Pausing in her cooking, my mom turned to give me a look. “A mother always worries,” she informed me seriously. “About a million different ways that something could go wrong. It was my job to worry - but not to pass those worries on to you.”
I appreciated that. Mom had never questioned my relationship, had never pointed out that most high school relationships don’t last. If she had, she would have been right, but I wouldn’t have wanted to hear it.
“But I could see that Helena was a sweet girl,” she added. “And she was important to you, so I wanted to make her comfortable in our home.”
It was impossible not to smile. Mom had definitely succeeded in making Helena feel comfortable. There was a time when Helena was around our house more than she was at her own house. The thought sent a pang through me. It must have been difficult for Helena to lose my family when we broke up, even if I knew she and mom were still in touch.
“Do you see much of Helena?” I asked and almost laughed at the guilty look on mom’s face. “It’s okay,” I promised. “She told me you give her family recipes,” I teased, before shaking my head. “But really, it is okay.
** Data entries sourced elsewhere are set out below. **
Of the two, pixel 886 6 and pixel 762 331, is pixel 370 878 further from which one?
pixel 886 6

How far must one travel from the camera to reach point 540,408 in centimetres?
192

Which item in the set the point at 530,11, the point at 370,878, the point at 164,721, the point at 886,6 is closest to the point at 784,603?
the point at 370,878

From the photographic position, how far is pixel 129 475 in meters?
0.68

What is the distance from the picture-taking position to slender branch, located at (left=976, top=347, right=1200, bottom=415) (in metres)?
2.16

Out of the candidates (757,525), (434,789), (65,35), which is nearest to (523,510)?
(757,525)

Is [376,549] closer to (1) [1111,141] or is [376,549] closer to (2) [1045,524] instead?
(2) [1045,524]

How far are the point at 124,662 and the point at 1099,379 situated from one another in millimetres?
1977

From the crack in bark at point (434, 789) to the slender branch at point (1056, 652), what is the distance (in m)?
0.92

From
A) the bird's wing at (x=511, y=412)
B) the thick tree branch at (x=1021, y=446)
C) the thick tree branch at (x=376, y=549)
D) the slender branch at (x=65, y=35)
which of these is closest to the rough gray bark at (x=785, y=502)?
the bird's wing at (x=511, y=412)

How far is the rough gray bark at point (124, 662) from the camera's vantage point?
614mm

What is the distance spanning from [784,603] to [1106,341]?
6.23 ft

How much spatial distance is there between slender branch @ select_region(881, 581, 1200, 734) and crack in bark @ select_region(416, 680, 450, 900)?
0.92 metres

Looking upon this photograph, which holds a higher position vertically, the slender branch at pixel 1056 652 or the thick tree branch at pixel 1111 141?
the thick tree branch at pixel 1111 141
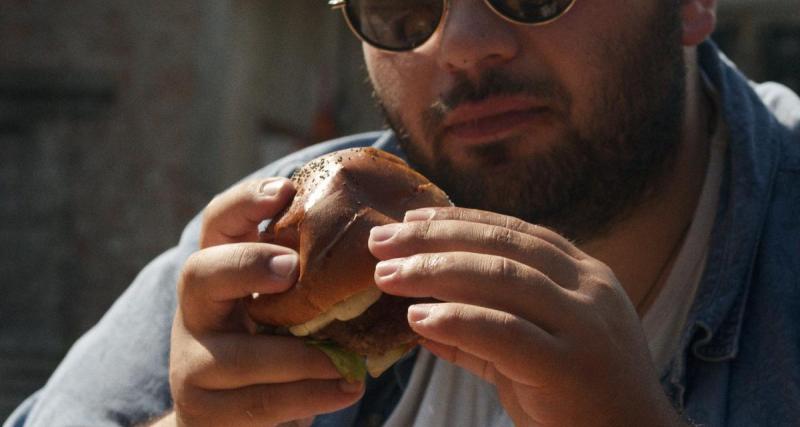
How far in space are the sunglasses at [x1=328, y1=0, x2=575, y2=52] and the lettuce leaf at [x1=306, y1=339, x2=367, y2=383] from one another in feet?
2.79

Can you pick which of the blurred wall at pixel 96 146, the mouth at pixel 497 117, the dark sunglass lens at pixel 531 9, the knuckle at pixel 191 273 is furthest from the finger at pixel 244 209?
the blurred wall at pixel 96 146

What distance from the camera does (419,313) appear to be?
1613 mm

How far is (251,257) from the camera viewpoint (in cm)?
182

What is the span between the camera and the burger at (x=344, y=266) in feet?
6.07

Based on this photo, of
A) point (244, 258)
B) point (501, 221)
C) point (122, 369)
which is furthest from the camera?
point (122, 369)

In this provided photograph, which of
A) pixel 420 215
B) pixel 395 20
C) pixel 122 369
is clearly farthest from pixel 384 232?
pixel 122 369

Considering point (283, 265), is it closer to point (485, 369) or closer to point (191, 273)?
point (191, 273)

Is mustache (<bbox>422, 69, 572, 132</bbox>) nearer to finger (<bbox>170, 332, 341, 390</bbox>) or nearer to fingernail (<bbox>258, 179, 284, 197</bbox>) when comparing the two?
fingernail (<bbox>258, 179, 284, 197</bbox>)

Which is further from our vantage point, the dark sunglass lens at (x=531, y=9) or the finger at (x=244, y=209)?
the dark sunglass lens at (x=531, y=9)

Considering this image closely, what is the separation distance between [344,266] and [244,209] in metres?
0.25

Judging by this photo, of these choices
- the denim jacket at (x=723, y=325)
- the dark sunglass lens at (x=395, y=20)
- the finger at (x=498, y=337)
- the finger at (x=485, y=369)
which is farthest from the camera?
the dark sunglass lens at (x=395, y=20)

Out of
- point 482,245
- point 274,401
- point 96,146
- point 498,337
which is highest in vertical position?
point 482,245

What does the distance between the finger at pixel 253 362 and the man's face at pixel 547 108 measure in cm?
73

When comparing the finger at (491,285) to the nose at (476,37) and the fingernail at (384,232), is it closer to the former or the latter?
the fingernail at (384,232)
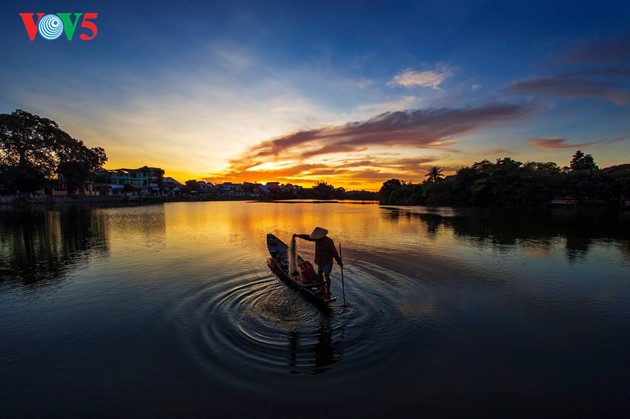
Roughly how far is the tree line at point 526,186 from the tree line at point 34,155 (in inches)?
3378

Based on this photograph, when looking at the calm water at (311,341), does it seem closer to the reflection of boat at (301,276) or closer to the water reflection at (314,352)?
the water reflection at (314,352)

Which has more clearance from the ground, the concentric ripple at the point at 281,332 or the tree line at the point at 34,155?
the tree line at the point at 34,155

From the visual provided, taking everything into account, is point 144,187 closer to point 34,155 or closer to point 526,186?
point 34,155

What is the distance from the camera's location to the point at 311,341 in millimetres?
6863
I... all I’ve wanted is for Helena to be happy, even if I haven’t let myself think about whether she was.”
My tone quietened a little. “It’s been strange to see her after all this time,” I admitted. It wasn’t something I would tell anyone else, but this was my mom.
She crossed the kitchen, giving my shoulder a squeeze. “I know, sweetheart,” she assured me. “It was strange for me at first, too. Oh, I’m not saying it’s the same kind of strange - but it was hard to know what to say. I knew that seeing me after the two of you broke up must have been difficult for her, but I wanted her to know she could still talk to me. I didn’t stop being her friend just because I stopped being her mother-in-law-to-be.”
I nodded. Maybe, if Helena and I had both been living in the same place, we would have wanted to stay friends. Neither of us harbored any ill will. At least, I didn’t! And from how Helena treated me now, it seemed like she wanted good things for me.
“We were all a little worried,” Mom admitted. “Me, Pat, your dad. That you’d come home for the wedding and have to be around Helena so much. I was glad you’d met Becca in between. Does that make it a little easier?”
The question made me still. It wasn’t something I had thought about in those terms. Did it make it easier? The relationship between Becca and I had been good but also very different from what Helena and I had shared. It probably did make it easier, just because it allowed me to understand that relationships could be different.
“I think that Becca did make things easier, put it in perspective. Kelly, too.” I’d only dated Kelly for six months. Unlike Becca, mom had never met her. But Kelly had been my first girlfriend after Helena, the first experience I had of dating someone who wasn’t from my high school. She’d been lovely, but perhaps just not quite right for me.
“It’s just weird. Seeing Helena again. It makes... I don’t know. Makes me think a lot about the things that were, you know? Things I haven’t thought about in years.”
Mom hummed. “But don’t you think you’d be thinking about things that were anyway?” she asked. “This is the first time you’ve been home for longer than a week or two. Even if Helena weren’t here, you’d still be seeing the places you grew up, training on your high school ice.”
She had a point. Staying home for this long would have made anyone nostalgic. But thinking about how things were with Helena felt different, in a way I wasn’t sure I could explain.
“Maybe it’s good,” Mom suggested. “Maybe you need to think about these things. Shoving them all out of your mind forever isn’t necessarily ideal.”
I had no idea if mom was right. As a general rule in my life, I assumed that she was. So she was probably right about this, too. It didn’t answer any of my questions. Since most of them were ‘why can’t I stop thinking about it?’, it was unlikely that mom would have answers.
“I’m sure you’re right,” I decided. “It’s just a change, right? But anyway, I have to help Pat with his house, that’s the important thing.” It was, after all, why I’d come home. Not to rekindle anything with Helena. Not that that was what we were doing.
Maybe I just needed to have a good think about what it was that I was doing.
“Tell me about your day instead?” I asked. Mom thankfully knew me well enough to let me change the topic.
Chapter Ten
Helena
Over the next two weeks, Ethan asked me about a hundred questions. What had it been like to go to high school with Sam Levesque? Had I really watched Sam Levesque play hockey right here in Lunengrove? Had Sam Levesque liked comic books when he was Ethan’s age? Who did I think would win in a fight between Sam Levesque and Superman?
It was adorable. And weirdly refreshing. Knowing what our history was, most people didn’t ask me what it had been like to be engaged to a professional hockey player. Ethan knew we’d dated, but he was so young that he didn’t care.